Authors: Anne Rice
¿Era éste nuestro destino, me preguntaba mientras paseábamos por las tardes a través de atestados bulevares, mansiones señoriales e imponentes salones de baile?
Comíamos en salones con los muros tapizados de raso, y reclinados sobre cojines de damasco en carruajes dorados. Adquiríamos magníficos ataúdes, adornados con exquisitos grabados y forrados de terciopelo, y por las noches nos recogíamos en sótanos revestidos de nogal y ornamentos dorados.
¿Qué iba a ser de nosotros? Estábamos diseminados, mis pupilos me temían y yo sabía que más tarde o más temprano las vanidades y el torbellino de la Ciudad de la Luz francesa los conduciría a cometer algún acto temerario o fatalmente destructivo.
Fue Lestat quien me proporcionó la solución, el lugar donde mi enloquecido corazón podía recobrar su ritmo normal, donde yo podía reunir a mis seguidores para que recuperáramos en cierta medida la cordura.
Antes de dejarme abandonado en el erial de mis viejas costumbres, Lestat me legó el teatro de bulevar en el que antiguamente él había sido el joven galán de la Commedia dell'Arte. Todos los actores humanos habían desaparecido. No quedaba nada sino el elegante y acogedor local, con sus alegres decorados y arco de proscenio dorado, su telón de terciopelo y sus bancos vacíos que esperaban volver a llenarse de un público enfervorizado. En él hallamos un refugio seguro donde ocultarnos tras la máscara de pintura y glamour que disimulaba a la perfección nuestra tez blanca y reluciente y nuestra fantástica gracia y destreza.

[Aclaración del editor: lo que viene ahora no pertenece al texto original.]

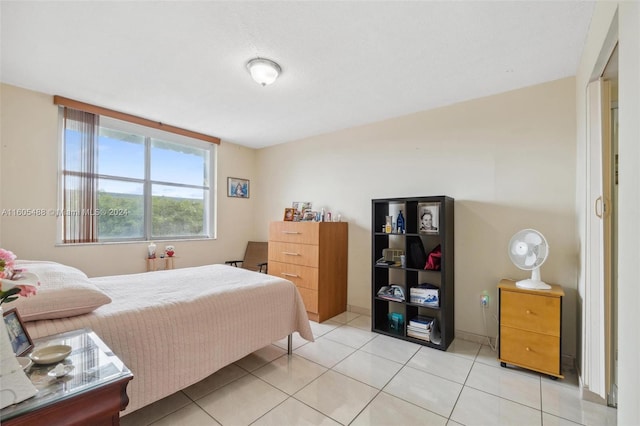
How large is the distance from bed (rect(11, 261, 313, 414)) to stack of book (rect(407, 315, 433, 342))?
108 cm

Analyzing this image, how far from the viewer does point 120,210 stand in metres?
3.39

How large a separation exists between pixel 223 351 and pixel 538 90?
11.1ft

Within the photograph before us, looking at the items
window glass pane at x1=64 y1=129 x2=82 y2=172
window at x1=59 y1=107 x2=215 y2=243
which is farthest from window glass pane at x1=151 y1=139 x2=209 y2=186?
window glass pane at x1=64 y1=129 x2=82 y2=172

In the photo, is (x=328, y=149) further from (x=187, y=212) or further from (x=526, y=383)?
(x=526, y=383)

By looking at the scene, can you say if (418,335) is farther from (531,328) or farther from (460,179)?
(460,179)

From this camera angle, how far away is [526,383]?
205cm

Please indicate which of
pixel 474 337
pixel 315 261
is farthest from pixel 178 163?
pixel 474 337

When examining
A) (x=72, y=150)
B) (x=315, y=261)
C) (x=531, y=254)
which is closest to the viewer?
(x=531, y=254)

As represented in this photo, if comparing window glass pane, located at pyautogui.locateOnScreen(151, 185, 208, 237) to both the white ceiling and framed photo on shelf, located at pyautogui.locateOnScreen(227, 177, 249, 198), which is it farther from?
the white ceiling

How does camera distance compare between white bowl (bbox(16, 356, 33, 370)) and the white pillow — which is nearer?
white bowl (bbox(16, 356, 33, 370))

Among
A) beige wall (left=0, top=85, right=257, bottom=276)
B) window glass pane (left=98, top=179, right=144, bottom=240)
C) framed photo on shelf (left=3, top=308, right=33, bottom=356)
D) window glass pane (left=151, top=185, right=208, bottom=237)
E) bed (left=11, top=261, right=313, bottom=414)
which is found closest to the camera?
framed photo on shelf (left=3, top=308, right=33, bottom=356)

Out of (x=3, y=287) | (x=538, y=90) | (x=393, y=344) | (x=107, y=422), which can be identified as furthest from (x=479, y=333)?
(x=3, y=287)

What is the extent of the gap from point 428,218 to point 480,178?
636mm

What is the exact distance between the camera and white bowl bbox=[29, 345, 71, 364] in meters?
0.95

Nos convertimos en actores, en una compañía teatral formada por inmortales ligados con el propósito de representar unas alegres y decadentes pantomimas ante unos espectadores mortales que jamás sospecharon que esos actores de tez blanca fueran más monstruosos que cualquier monstruo que presentáramos en nuestras pequeñas farsas o tragedias.
Así nació el Théátre des Vampires.
Yo, una cáscara hueca e inútil, vestido como un humano con menos derecho a reivindicar ese título que nunca en todos mis años de fracaso, me convertí en su mentor.
Era lo menos que podía hacer para mis huérfanos de la vieja fe, quienes se mostraban aturdidos y felices en este mundo ramplón y desalmado que se precipitaba hacia la revolución política.
El motivo por el que dirigí este teatro paladiano durante tanto tiempo, por qué permanecí año tras año con esta compañía teatral vampírica lo ignoro, sólo sé que lo necesitaba tanto como había necesitado a Marius y nuestra casa en Venecia, o a Allesandra y nuestra guarida situada debajo del cementerio parisino de Los Inocentes. Necesitaba un lugar donde refugiarme antes del alba, donde sabía que los otros de mi especie podían reposar a salvo.
Puedo afirmar sinceramente que mis seguidores vampiros me necesitaban.
Necesitaban creer en mi capacidad de liderazgo, y cuando la situación se puso fea no los defraudé, sino que me apresuré a ejercer cierto control sobre los torpes inmortales que de vez en cuando nos ponían en peligro, mostrando públicamente sus poderes sobrenaturales o una crueldad extrema, y manejando con la habilidad matemática de un idiota sabio nuestros negocios mundanos.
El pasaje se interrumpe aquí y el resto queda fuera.